--- Texte extrait ---
L’Afrique de l’Est va-t-il réellement profiter du développement des nouvelles routes porturaires sur ses côtes ?

L'Afrique de l'Est va-t-il réellement profiter du développement des nouvelles routes porturaires sur ses côtes ?

A large container vessel discharges its cargo at the port of Djibouti.

(Alamy/John Warburton-Lee)

De Djibouti au Mozambique, la construction d’installations portuaires ambitieuses et modernes, d’une valeur estimée à plus de 20 milliards de dollars US, se trouve à différents stades d’avancement. Le premier de 32 postes d’amarrage prévus dans le cadre d’un projet portuaire dans la ville côtière de Lamu, au Kenya, par exemple, doit ouvrir dans le courant du mois de décembre. Celui-ci s’inscrit dans le cadre du projet phare de Corridor de transport Lamu-Soudan du Sud-Éthiopie (LAPPSET), un méga-projet de développement économique et de transport, soutenu par la Chine, qui prévoit la construction de hubs de transport ferroviaire, d’autoroutes et d’aéroports internationaux.
--- Données extraites ---
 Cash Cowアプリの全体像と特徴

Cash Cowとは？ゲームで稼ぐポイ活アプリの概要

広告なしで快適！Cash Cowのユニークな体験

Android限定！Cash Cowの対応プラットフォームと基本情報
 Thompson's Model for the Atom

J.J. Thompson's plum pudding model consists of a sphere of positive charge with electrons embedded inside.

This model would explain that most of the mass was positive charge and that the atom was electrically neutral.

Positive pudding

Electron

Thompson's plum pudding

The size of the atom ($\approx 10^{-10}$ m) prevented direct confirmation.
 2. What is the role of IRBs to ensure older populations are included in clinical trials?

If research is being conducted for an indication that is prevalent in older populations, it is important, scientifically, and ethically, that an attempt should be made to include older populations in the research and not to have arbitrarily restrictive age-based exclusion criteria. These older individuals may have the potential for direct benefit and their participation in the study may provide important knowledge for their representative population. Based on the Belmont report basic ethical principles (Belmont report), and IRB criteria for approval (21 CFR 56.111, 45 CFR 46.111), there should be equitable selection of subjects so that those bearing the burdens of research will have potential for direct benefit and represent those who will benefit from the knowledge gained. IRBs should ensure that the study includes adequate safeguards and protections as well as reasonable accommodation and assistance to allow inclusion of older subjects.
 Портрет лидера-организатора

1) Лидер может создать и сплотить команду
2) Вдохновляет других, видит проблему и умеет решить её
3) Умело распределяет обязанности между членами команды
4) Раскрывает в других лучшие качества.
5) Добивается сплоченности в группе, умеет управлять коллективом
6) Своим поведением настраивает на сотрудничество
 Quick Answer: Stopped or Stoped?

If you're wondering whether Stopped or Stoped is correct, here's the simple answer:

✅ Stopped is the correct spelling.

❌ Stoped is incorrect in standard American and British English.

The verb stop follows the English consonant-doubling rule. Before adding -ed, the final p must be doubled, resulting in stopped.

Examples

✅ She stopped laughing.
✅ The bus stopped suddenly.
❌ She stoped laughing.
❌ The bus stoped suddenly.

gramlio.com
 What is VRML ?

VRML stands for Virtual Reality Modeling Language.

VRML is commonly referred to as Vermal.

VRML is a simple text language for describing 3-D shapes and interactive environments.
---
*Consigne:* Dans le texte sur les ports d'Afrique de l'Est, réécrivez le passage qui va de « L'Afrique de l'Est » à « et d’aéroports internationaux. » en changeant « décembre » en « janvier ».

*Exercice terminé:*
L'Afrique de l'Est va-t-il réellement profiter du développement des nouvelles routes porturaires sur ses côtes ?

A large container vessel discharges its cargo at the port of Djibouti.

(Alamy/John Warburton-Lee)

De Djibouti au Mozambique, la construction d’installations portuaires ambitieuses et modernes, d’une valeur estimée à plus de 20 milliards de dollars US, se trouve à différents stades d’avancement. Le premier de 32 postes d’amarrage prévus dans le cadre d’un projet portuaire dans la ville côtière de Lamu, au Kenya, par exemple, doit ouvrir dans le courant du mois de janvier. Celui-ci s’inscrit dans le cadre du projet phare de Corridor de transport Lamu-Soudan du Sud-Éthiopie (LAPPSET), un méga-projet de développement économique et de transport, soutenu par la Chine, qui prévoit la construction de hubs de transport ferroviaire, d’autoroutes et d’aéroports internationaux.